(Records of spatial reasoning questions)
§
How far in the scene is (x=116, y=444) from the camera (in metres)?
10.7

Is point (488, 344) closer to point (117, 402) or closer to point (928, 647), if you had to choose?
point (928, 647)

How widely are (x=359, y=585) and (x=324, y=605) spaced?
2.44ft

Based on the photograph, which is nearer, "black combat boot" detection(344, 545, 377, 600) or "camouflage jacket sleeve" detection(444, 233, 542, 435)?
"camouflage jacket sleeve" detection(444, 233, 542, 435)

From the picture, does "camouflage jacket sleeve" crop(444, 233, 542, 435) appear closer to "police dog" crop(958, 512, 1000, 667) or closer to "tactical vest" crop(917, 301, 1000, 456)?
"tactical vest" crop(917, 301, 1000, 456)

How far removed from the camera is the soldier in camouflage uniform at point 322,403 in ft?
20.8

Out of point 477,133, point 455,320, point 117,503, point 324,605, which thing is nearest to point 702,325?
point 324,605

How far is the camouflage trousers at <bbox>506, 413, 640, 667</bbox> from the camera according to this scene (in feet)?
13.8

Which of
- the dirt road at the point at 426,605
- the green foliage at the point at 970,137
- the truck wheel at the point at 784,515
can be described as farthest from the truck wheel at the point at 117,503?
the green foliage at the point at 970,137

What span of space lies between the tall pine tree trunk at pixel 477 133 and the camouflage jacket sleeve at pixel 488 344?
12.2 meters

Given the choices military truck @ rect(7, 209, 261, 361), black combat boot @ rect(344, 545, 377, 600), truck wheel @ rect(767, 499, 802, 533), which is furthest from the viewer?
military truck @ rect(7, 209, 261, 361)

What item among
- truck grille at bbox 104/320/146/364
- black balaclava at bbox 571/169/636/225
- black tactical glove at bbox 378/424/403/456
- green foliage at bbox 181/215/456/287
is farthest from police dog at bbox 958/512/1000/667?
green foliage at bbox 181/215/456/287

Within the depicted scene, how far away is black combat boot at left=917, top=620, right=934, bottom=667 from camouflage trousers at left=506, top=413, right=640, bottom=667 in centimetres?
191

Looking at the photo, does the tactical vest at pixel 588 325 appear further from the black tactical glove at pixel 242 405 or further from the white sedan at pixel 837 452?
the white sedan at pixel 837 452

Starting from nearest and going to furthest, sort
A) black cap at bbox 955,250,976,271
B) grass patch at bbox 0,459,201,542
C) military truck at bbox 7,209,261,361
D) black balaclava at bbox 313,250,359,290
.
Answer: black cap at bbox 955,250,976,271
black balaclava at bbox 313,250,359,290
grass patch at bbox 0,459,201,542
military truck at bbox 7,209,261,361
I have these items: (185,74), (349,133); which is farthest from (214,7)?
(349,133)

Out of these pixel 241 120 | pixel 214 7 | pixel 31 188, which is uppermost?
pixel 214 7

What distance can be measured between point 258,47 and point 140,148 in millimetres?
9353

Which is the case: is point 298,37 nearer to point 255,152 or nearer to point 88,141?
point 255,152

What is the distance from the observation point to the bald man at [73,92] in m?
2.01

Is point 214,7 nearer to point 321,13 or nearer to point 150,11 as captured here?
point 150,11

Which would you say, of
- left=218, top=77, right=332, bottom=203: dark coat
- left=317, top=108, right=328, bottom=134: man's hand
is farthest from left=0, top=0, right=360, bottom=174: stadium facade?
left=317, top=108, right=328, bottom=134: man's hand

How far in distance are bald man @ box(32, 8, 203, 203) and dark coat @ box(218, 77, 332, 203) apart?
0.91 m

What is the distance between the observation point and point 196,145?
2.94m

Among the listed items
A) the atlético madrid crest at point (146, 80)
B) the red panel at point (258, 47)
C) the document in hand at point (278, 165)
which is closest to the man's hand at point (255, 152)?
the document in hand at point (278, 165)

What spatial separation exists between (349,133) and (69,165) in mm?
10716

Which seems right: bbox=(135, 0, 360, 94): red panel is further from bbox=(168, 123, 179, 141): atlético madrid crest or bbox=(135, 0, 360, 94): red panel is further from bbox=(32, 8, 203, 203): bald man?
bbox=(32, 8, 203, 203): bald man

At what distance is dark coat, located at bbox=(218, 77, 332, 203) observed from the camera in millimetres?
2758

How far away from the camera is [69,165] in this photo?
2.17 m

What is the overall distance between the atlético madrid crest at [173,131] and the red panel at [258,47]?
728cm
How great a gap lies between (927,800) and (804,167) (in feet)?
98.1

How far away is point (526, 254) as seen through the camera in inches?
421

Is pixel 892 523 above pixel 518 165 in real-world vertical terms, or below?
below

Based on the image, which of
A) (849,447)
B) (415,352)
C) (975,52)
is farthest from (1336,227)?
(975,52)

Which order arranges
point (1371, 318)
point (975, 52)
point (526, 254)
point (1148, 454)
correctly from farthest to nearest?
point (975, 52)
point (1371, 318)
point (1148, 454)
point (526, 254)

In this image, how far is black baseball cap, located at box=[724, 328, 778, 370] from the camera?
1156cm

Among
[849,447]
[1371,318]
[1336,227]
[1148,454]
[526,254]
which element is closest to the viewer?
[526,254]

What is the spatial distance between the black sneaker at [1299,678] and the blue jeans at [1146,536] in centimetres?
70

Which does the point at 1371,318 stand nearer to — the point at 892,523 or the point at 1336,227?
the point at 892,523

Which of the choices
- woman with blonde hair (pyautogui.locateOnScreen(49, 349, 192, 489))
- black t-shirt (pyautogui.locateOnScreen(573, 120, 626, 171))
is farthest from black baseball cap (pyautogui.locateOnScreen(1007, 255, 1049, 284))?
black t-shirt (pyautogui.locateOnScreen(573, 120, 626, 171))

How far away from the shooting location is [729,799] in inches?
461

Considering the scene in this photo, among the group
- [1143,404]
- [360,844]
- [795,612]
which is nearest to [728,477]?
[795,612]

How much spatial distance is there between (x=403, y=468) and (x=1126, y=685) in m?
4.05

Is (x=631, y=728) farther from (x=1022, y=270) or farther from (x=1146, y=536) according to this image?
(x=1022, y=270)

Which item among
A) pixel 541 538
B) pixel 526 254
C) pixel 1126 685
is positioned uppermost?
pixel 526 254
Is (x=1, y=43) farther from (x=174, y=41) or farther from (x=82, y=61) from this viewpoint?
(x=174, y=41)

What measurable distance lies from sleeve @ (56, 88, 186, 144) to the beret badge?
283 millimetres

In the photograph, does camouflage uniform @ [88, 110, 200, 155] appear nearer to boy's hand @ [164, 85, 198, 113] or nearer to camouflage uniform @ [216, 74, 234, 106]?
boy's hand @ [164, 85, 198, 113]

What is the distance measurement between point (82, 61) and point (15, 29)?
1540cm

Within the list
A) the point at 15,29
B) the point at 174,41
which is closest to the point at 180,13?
§
→ Aim:
Put each line of the data into a JSON list of strings, one string per line, starting with the first line and stopping after the line that contains "12.2 meters". Leave out blank lines.

→ Exercise answer:
[
  "How far in the scene is (x=116, y=444) from the camera (in metres)?",
  "10.7",
  "Is point (488, 344) closer to point (117, 402) or closer to point (928, 647), if you had to choose?",
  "point (928, 647)",
  "How widely are (x=359, y=585) and (x=324, y=605) spaced?",
  "2.44ft",
  "Based on the photograph, which is nearer, \"black combat boot\" detection(344, 545, 377, 600) or \"camouflage jacket sleeve\" detection(444, 233, 542, 435)?",
  "\"camouflage jacket sleeve\" detection(444, 233, 542, 435)",
  "From the picture, does \"camouflage jacket sleeve\" crop(444, 233, 542, 435) appear closer to \"police dog\" crop(958, 512, 1000, 667) or closer to \"tactical vest\" crop(917, 301, 1000, 456)?",
  "\"tactical vest\" crop(917, 301, 1000, 456)",
  "How far removed from the camera is the soldier in camouflage uniform at point 322,403 in ft?",
  "20.8",
  "Out of point 477,133, point 455,320, point 117,503, point 324,605, which thing is nearest to point 702,325?",
  "point 324,605",
  "How far is the camouflage trousers at <bbox>506, 413, 640, 667</bbox> from the camera according to this scene (in feet)?",
  "13.8",
  "Which of",
  "- the dirt road at the point at 426,605",
  "- the green foliage at the point at 970,137",
  "- the truck wheel at the point at 784,515",
  "can be described as farthest from the truck wheel at the point at 117,503?",
  "the green foliage at the point at 970,137",
  "What span of space lies between the tall pine tree trunk at pixel 477 133 and the camouflage jacket sleeve at pixel 488 344?",
  "12.2 meters"
]